Müzakereler hız kesecek TürkYunan ilişkileri bağlamında ise öncelik, Kıbrıs sorunu. Babacan'ın, "KKTC üzerindeki izolasyonlar kalkmadan Türkiye'nin limanlarını ve havaalanlarını Kıbrıs Rum tarafına açması mümkün değil" dediği dakikalarda Yunan Dışişleri Bakanı Bakoyanni, kendisini tekzip edercesine "İki konu arasında bir bağlantı yok" diyor. Buna rağmen Babacan, "Ne pahasına olursa olsun Türkiye, tek taraflı bir şey yapmayacak" demekten geri durmuyor. Sonra, hukukçuların geliştirdiği şu tezi ortaya atıyor: "Türk tırları nasıl ki İtalya'ya, Avusturya'ya belli bir sayıdan fazla giremiyorsa Rum gemileri de Türk limanlarına aynı şekilde giremiyor. Ama Kıbrıs Rum malları serbest dolaşımda. Rumlar vizesiz Türkiye'ye gelip gidebiliyor. Sadece taşıma vasıtalarında sınırlama var." Oysa aynı platformda AB Komisyonunun Genişlemeden Sorumlu Üyesi Olli Rehn, Kıbrıs konusunu kastederek yine "Tren kazası" uyarısı yapıyor. Lakin bu sözü vitrinde kalıyor. Çünkü Kıbrıs yüzünden Türkiye'nin AB sürecine zarar gelmesini kimse istemiyor. Hatta Babacan, "Sürecin kopmasını Rumların dahi öngördüğünü sanmıyorum. Ağır bir sorumluluk" diyor. 2007'de Türkiye'de seçim sürecinin başlaması, bazı AB ülkelerinde bizdeki gibi seçim takviminin işleyecek olması, müzakerelerin 1 yıl öteleneceğini gösteriyor. Bunu her iki taraf da kabullenmiş gibi. Babacan ise AB ülkelerinde boy gösterip iç kamuoyunu oyalayıp hükümete zaman kazandırıyor. Babacan'la Atina'da görüşen Rehn, 8 Kasım'da açıklanacak İlerleme Raporu öncesinde, AB'nin hazmetme kapasitesinin coğrafi bir kavram olmadığının altını çiziyor. Hırvatistan'la süren müzakerelerin, Balkanlar'a örnek olacağını belirtip Türkiye'den önce Makedonya, Bosna ve Arnavutluk'a yeşil ışık yakıyor.

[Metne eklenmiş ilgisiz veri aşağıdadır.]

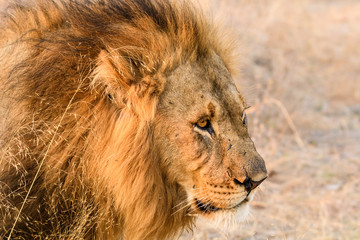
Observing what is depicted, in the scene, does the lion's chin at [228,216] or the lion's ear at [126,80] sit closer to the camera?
the lion's ear at [126,80]

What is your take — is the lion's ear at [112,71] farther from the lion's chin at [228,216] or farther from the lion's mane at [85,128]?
the lion's chin at [228,216]

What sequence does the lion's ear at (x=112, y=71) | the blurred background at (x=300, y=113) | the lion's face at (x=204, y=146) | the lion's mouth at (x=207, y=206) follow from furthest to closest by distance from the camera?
the blurred background at (x=300, y=113)
the lion's mouth at (x=207, y=206)
the lion's face at (x=204, y=146)
the lion's ear at (x=112, y=71)

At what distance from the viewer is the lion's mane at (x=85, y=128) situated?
2.81 metres

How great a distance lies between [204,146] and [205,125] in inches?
4.5

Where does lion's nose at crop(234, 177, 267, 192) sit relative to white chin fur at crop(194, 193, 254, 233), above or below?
above

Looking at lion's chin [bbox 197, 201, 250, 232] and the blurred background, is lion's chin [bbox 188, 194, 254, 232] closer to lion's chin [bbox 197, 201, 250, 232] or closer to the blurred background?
lion's chin [bbox 197, 201, 250, 232]

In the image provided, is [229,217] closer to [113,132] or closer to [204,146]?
[204,146]

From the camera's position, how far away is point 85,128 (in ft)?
9.34

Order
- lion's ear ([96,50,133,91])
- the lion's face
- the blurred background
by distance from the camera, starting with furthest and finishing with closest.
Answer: the blurred background → the lion's face → lion's ear ([96,50,133,91])

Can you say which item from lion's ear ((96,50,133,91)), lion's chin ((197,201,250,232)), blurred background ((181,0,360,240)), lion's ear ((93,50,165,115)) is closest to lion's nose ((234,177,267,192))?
lion's chin ((197,201,250,232))

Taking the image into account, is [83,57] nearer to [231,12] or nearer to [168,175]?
[168,175]

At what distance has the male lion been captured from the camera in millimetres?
2826

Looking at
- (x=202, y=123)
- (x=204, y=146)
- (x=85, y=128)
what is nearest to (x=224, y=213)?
(x=204, y=146)

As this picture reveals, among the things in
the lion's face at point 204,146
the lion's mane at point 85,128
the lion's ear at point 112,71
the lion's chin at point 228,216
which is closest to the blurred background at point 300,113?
the lion's chin at point 228,216
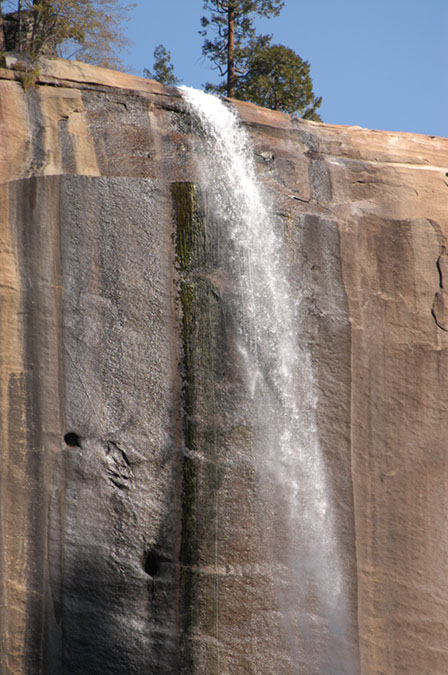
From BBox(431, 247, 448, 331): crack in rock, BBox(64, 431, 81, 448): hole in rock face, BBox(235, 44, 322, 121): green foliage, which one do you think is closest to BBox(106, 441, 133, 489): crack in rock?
BBox(64, 431, 81, 448): hole in rock face

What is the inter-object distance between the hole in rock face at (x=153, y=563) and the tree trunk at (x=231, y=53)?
9.84 metres

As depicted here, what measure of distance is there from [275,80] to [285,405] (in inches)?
354

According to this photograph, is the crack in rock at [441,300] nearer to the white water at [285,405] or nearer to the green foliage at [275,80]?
the white water at [285,405]

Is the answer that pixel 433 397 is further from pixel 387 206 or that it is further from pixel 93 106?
pixel 93 106

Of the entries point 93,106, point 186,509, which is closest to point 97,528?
point 186,509

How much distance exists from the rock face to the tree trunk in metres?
6.98

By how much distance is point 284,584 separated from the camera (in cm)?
629

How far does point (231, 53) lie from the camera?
13906 millimetres

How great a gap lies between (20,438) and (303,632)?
2919mm

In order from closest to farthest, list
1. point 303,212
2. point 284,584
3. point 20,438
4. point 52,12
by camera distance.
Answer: point 20,438
point 284,584
point 303,212
point 52,12

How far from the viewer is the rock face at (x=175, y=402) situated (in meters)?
5.81

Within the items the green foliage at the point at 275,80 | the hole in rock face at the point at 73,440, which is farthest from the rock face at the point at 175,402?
the green foliage at the point at 275,80

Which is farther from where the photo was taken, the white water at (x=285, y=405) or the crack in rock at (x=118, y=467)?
the white water at (x=285, y=405)

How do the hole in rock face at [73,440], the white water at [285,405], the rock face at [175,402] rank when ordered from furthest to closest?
the white water at [285,405]
the hole in rock face at [73,440]
the rock face at [175,402]
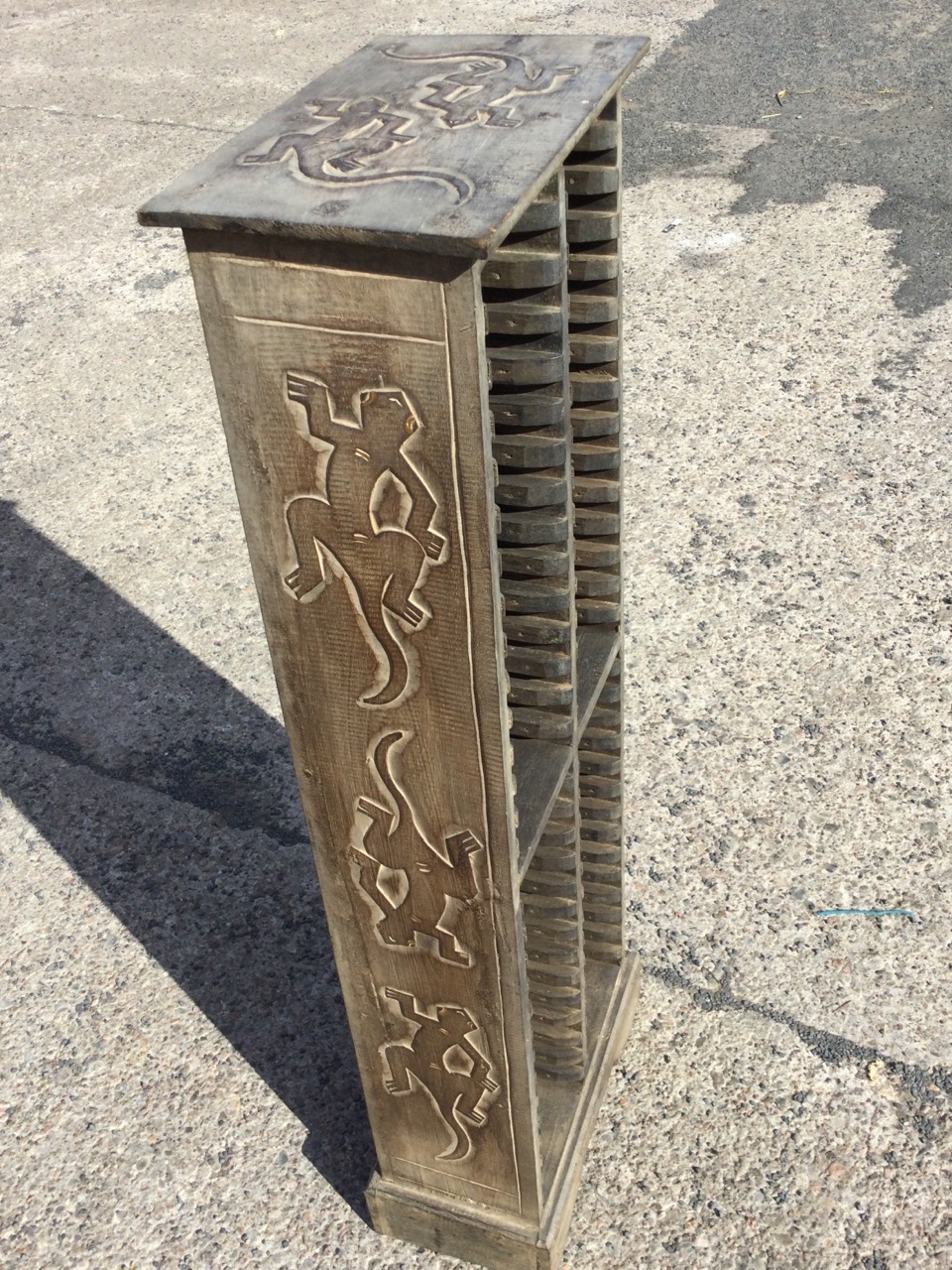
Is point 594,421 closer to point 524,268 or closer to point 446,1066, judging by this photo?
point 524,268

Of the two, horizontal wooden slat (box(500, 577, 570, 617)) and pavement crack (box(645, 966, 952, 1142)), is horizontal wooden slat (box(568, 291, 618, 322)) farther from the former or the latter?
pavement crack (box(645, 966, 952, 1142))

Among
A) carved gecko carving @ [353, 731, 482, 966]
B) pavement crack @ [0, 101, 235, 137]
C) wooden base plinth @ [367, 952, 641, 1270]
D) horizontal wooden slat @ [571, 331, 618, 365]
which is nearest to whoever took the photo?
carved gecko carving @ [353, 731, 482, 966]

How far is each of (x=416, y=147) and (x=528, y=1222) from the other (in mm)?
1780

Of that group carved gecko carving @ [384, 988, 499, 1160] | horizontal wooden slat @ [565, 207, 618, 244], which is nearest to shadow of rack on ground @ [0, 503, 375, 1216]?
carved gecko carving @ [384, 988, 499, 1160]

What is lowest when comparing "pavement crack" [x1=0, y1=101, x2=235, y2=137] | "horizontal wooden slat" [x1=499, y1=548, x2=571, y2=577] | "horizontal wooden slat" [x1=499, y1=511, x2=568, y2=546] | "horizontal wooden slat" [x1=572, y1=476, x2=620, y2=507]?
"pavement crack" [x1=0, y1=101, x2=235, y2=137]

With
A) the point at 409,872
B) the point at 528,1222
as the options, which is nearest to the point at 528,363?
the point at 409,872

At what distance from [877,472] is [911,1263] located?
2.65 m

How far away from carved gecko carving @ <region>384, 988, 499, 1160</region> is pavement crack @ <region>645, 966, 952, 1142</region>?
748 millimetres

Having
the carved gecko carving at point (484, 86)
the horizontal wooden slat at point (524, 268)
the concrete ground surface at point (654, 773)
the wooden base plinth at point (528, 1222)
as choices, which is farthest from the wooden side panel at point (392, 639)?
the concrete ground surface at point (654, 773)

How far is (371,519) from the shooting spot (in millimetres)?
1489

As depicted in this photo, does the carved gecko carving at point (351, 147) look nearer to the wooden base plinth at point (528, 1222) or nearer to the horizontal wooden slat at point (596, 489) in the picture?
the horizontal wooden slat at point (596, 489)

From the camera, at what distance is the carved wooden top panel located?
4.29 ft

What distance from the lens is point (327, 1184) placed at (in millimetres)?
2434

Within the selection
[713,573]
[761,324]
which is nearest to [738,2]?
[761,324]
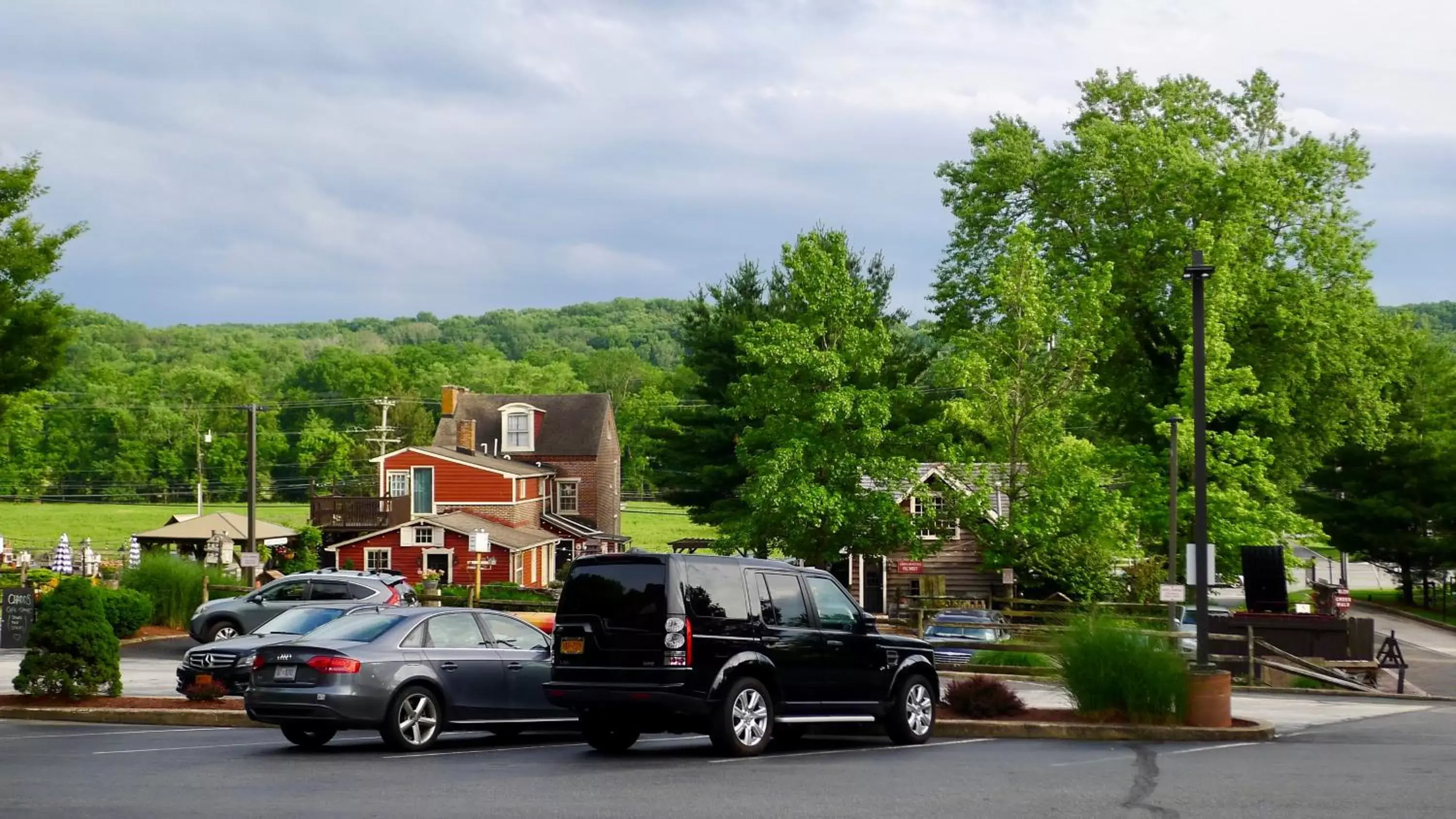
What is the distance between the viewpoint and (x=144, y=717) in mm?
19141

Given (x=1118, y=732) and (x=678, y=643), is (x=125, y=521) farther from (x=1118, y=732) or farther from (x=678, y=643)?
(x=678, y=643)

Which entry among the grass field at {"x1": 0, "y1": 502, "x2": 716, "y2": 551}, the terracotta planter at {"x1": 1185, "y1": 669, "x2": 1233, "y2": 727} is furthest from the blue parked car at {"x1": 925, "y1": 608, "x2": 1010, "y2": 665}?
the grass field at {"x1": 0, "y1": 502, "x2": 716, "y2": 551}

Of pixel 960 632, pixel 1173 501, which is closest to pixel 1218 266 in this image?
pixel 1173 501

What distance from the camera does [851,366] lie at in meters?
43.0

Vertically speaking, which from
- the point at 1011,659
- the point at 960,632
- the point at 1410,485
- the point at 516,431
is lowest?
the point at 1011,659

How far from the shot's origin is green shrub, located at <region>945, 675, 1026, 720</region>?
18.5 meters

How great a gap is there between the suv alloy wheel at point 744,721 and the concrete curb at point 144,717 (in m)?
7.40

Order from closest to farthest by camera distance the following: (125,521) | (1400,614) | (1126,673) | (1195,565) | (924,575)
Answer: (1126,673)
(1195,565)
(924,575)
(1400,614)
(125,521)

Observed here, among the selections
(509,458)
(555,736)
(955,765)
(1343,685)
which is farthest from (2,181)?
(509,458)

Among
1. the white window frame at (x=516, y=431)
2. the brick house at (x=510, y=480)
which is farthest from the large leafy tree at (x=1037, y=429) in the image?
the white window frame at (x=516, y=431)

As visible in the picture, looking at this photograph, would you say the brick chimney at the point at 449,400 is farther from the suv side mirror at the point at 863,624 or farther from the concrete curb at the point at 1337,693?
the suv side mirror at the point at 863,624

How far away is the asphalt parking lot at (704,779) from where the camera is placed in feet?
36.5

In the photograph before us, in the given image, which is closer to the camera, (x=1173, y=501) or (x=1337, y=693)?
(x=1337, y=693)

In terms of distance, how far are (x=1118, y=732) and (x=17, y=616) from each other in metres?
20.4
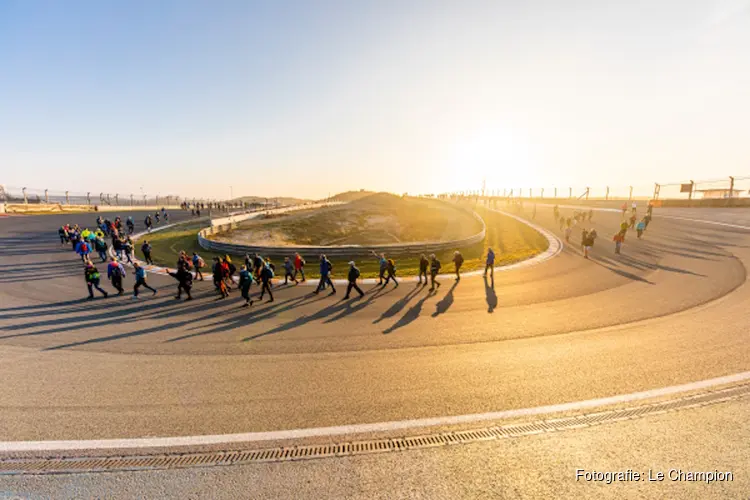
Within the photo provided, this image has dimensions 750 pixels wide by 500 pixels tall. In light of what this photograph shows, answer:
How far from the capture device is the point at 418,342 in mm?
7816

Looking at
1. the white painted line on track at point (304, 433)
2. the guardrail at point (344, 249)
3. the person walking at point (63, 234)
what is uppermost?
the person walking at point (63, 234)

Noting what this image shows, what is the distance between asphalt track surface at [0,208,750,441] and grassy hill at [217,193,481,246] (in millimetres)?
15421

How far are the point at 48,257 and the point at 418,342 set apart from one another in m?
23.9

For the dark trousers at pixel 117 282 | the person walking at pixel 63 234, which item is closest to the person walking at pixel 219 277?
the dark trousers at pixel 117 282

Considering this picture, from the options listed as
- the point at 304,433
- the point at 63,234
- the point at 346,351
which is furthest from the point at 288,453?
the point at 63,234

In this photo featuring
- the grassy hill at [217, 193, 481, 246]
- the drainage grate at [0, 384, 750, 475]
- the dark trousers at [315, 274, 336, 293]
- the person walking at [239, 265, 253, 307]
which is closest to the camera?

Zamlar ve vergi artışı yolda Bu arada ekonominin kaderini belirleyen IMF ve AB çıpasındaki gevşeme, belli etmese de Babacan'ı rahatsız ediyor. Örneğin, müzakerelerin askıya alınması ihtimali karşısında Babacan, "Ekonomimiz iç ve dış gelişmelere karşı eskiye kıyasla daha dayanıklı. Olumsuz senaryoyu kimse istemiyor. Onun üzerinde durmak doğru değil" diyerek moral arıyor. Yunan Ulusal Bankası Başkanı Arapoğlu ile buluşmasına değinip, "Daha küçük çaplı bir Yunan bankası da Türk bankacılık sektörüne girmeye karar verdi. Şimdi Yunan reel sektörünün gelmesini bekliyoruz" sözleriyle ümit pompalıyor. Babacan'ın Ankara'ya döndüğü saatlerde uçakta karşılaştığımız bir müsteşar yardımcısı, bakanlara da hakim olan kaygıyı şöyle yansıtıyor: "Cumhurbaşkanlığı seçimi uğruna ekonomi feda ediliyor. Temmuz'da kararlaştırılan doğalgaz ve elektrik zammı erteleniyor. Tenceredeki buhar artıyor. Bunu IMF de görüyor. KİT zamları kaçınılmaz. Ayrıca, alkollü içkiler ve sigarada yeni ÖTV ayarlaması yolda. Nasılsa 2006 enflasyon hedefi tutmayacak. Hiç olmazsa zorunlu zamları yapmak gerek. Yoksa duvara toslayacağız!"